→ WORK TO COMPLETE
The pictures must be left out, while the rest of the data is copied exactly.

→ GIVEN INFORMATION
+ + +
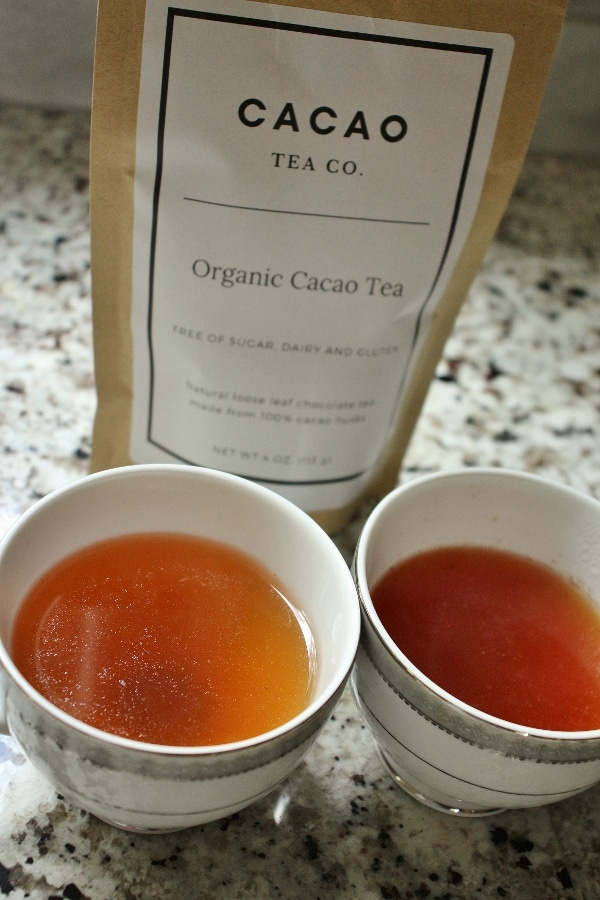 The bag of Cacao tea with two cups of brewed cacao tea in front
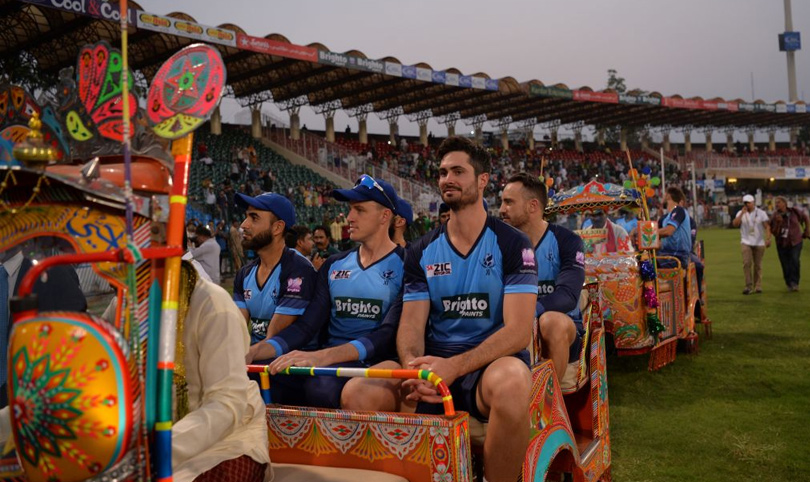 Cricketers Arrives in style in gaddafi Stadium on a decorated rickshaw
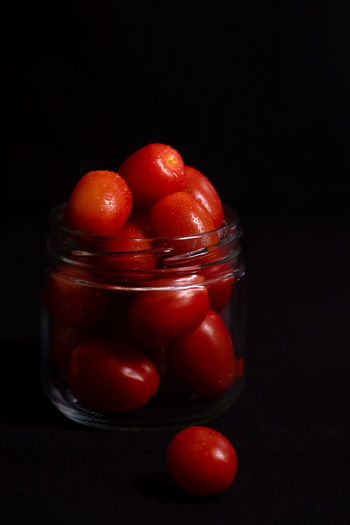 Close-up of tomatoes in glass jar against black background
+ + +
→ SOLUTION TO THE PROBLEM
 The bag of Cacao tea with two cups of brewed cacao tea in front
 Cricketers Arrives in style in gaddafi Stadium on a decorated rickshaw
 Close-up of tomatoes in glass jar against black background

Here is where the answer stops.